You cannot tell people what to do with their own stuff.
Paula Asecas My art has to involve the observer actively in order to be effective… in order to make them think.
By Mary Truong November 22nd, 2020

The feeling of human presence is ubiquitous in the artwork of Paula Asecas (aka Paula de Martino), who says, “I think bodies are political… My interest of study would be gender roles and avatars in relationships to bodies.” Presence does not necessarily indicate an active human body in the art; although Asecas is most known for her performative work, there are some pieces that only have ephemeral, phantom traces of a person: a interactive sculpture made of toys that plays a conversation about one of Asecas’ past romances; an installation altar where a deified, digital voice responds to a viewer’s questions/prayers. Even in artwork that actively includes herself, she is more interested in a representation rather than the physical body— an “alter ego” that creates some symbolic narrative within her work.  
How can you modify your body to become something else? How does this represent you?
The most prominent example of Asecas’ exploration of avatars is a group of interdisciplinary works (first starting on Instagram) entitled “Chica del Cloro” (Clorox Girl). Much of the work revolves around Latin and South American “promoter” culture— young women who advertise brands, often through wearing sexually revealing clothing with the brand’s logos while encouraging people to try the brand’s products. Asecas created an alter ego that promotes Clorox, describing the persona as, “a person who is never satisfied, who has to be cleaner and cleaner all the time— perfect and even more perfect due to the demands of capitalism.” She then intertwined this idea of promoter culture with politics and pageantry, or more specifically, Cecilia Bolocco’s fame in relation to Pinochet’s dictatorship. After Bolocco won Miss Universe, she became representative of Chile to the international community, and as a friend of Pinochet, she became involved in endorsing Chile’s right-wing political world. “She was representing Chile to an international community of judges in the same way promoters represent brands to the people… Basically, sexualizing and objectivizing a woman helped consolidate the regime because she became a spokesperson for the government.” 

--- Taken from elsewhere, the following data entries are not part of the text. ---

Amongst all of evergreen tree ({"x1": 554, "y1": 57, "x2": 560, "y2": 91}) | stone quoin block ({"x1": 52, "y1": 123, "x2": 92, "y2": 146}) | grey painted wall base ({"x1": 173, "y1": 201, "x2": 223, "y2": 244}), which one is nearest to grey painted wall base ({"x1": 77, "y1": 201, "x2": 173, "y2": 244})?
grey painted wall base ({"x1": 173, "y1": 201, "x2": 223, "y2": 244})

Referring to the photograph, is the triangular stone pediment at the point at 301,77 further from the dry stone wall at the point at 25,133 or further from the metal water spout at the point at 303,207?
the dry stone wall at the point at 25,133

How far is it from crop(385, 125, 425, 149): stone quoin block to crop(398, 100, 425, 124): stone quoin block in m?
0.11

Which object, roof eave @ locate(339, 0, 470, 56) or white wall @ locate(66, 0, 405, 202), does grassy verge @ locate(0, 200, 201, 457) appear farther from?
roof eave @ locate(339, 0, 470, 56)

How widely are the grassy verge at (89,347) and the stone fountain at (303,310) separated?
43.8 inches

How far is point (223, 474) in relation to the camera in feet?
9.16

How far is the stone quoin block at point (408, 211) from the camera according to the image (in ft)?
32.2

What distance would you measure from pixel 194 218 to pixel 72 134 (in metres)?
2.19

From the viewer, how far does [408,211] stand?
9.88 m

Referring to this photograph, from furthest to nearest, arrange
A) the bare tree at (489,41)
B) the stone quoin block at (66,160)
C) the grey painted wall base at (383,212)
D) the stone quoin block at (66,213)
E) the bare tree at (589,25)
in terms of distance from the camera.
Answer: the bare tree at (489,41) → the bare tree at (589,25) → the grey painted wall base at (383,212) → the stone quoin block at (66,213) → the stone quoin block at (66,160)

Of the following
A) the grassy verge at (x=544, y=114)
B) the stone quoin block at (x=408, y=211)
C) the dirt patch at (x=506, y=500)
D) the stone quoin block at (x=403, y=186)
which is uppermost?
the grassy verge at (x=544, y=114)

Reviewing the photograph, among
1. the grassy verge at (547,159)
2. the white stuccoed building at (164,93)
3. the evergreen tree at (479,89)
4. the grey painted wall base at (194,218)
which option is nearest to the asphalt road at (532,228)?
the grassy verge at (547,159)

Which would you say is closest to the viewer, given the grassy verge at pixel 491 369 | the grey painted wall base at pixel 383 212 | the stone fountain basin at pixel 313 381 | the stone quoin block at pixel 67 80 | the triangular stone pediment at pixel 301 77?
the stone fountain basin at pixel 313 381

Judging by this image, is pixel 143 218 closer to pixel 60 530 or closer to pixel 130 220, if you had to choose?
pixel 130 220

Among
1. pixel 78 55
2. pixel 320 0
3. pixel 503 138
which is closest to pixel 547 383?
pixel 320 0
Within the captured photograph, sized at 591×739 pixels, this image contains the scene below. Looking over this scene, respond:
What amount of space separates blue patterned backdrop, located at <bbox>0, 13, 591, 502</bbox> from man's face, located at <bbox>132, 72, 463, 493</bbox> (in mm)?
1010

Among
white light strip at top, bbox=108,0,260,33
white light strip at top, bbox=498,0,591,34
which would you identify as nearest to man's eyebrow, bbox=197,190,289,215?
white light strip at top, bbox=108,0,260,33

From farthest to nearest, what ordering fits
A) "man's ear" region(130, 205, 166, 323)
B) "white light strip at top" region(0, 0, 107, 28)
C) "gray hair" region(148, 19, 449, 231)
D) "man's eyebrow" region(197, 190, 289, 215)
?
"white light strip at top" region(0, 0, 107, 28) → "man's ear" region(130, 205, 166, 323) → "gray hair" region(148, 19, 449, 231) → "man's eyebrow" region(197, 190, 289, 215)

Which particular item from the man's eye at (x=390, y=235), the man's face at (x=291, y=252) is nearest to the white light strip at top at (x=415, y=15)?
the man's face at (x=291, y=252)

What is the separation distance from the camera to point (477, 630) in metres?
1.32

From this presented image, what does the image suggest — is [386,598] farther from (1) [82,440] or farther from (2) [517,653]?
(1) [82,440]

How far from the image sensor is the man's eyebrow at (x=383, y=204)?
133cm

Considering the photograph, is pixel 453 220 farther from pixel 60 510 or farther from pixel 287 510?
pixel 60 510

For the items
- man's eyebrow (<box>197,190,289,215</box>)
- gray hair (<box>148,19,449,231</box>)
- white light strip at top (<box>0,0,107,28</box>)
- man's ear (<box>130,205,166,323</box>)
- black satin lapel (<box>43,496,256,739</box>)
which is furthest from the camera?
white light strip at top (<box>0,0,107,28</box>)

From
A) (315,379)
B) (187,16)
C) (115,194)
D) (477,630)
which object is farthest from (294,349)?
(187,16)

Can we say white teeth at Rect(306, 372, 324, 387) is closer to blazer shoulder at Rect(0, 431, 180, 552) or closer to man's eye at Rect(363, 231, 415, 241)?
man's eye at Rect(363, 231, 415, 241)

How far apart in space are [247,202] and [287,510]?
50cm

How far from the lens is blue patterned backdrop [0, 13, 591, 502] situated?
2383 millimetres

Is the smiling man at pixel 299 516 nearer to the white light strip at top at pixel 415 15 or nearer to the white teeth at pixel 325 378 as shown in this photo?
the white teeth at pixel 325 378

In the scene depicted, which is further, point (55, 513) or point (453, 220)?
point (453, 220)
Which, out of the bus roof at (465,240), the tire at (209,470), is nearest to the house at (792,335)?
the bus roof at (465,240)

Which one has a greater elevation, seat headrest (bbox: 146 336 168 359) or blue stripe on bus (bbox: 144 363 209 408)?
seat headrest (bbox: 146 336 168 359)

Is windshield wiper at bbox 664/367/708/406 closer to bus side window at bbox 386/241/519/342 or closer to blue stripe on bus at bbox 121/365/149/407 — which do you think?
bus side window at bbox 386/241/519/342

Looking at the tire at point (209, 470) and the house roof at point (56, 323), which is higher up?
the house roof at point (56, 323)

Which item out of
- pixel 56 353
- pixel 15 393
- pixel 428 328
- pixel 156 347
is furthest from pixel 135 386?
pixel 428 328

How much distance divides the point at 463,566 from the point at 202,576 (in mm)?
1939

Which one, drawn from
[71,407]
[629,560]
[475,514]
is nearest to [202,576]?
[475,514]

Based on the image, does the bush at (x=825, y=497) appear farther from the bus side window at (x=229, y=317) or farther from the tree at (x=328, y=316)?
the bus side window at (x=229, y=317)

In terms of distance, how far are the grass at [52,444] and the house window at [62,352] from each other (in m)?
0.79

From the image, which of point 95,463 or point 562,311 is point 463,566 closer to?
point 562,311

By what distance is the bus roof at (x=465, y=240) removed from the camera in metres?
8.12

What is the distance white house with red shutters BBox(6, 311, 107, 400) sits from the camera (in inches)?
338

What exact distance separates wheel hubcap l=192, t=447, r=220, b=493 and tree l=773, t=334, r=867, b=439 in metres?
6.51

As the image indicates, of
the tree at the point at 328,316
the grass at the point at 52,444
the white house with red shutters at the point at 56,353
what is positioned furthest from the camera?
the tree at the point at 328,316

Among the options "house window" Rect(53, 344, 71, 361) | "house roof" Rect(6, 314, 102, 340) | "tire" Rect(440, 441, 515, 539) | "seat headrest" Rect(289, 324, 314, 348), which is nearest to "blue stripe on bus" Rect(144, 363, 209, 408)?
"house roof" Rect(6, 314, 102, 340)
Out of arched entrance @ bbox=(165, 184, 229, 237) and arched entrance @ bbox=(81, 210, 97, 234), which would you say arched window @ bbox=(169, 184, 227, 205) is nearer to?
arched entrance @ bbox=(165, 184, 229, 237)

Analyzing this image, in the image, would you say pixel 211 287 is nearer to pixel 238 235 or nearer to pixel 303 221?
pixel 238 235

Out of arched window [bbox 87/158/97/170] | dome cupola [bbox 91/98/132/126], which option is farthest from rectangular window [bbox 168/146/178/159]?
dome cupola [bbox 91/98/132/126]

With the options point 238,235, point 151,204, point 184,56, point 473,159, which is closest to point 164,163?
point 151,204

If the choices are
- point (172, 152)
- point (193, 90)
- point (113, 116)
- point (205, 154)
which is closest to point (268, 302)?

And so these women consolidate the image of some larger force beyond them— the promoters become the part of the image of a larger corporation, Bolocco becomes a figure of a regime that tortured, killed, and disappeared thousands of people. And Asecas becomes an avatar that satirizes this dynamic, pointing out the dissonance between beauty and violence. At the same time, there is tension in how Asecas finds it empowering that women can benefit from taking on these avatars, like how a promoter can gain financial power through her body. “You cannot tell them no— they own their stuff… It is empowering as long as you are the one in charge.” But she does not deny that promoter culture contributes to a representation of women as perfect bodies to be consumed.
In the interactive sculpture and installation previously mentioned, the thing that represents Asecas is a piece of machinery, and an intimate interaction is created by how the viewer interacts with the artwork. To hear a fragment of Asecas’ life, you must physically touch the teddy bear that her lover once gave to her. You must speak to the altar before it (and she) speaks back to you. In these artworks, both Asecas and the viewer act performatively. To Asecas, having the viewer become an active participant in the artwork is “the future. The era where humans would just stop and look at something has passed… My art has to involve the observer actively in order to be effective, in order to make them think. It’s like trying to talk the same language as them.”
Asecas notes that she is interested in describing human relationships (“it’s the history of living”). In combination with her interest in avatars, perhaps her art can be summarized as explorations of how appearances affect relations to each other and within ourselves. In taking on an avatar, we have the power to craft our own image and influence our interactions with others. Yet as an avatar, we become alienated from ourselves. From a more feminist perspective, it is a question of the violence of representation— no matter how you depict a woman’s body, there are tradeoffs between authenticity and image-making, vulnerability and control. As Asecas puts on different masks within her artwork, she is charged with the task of confronting these questions.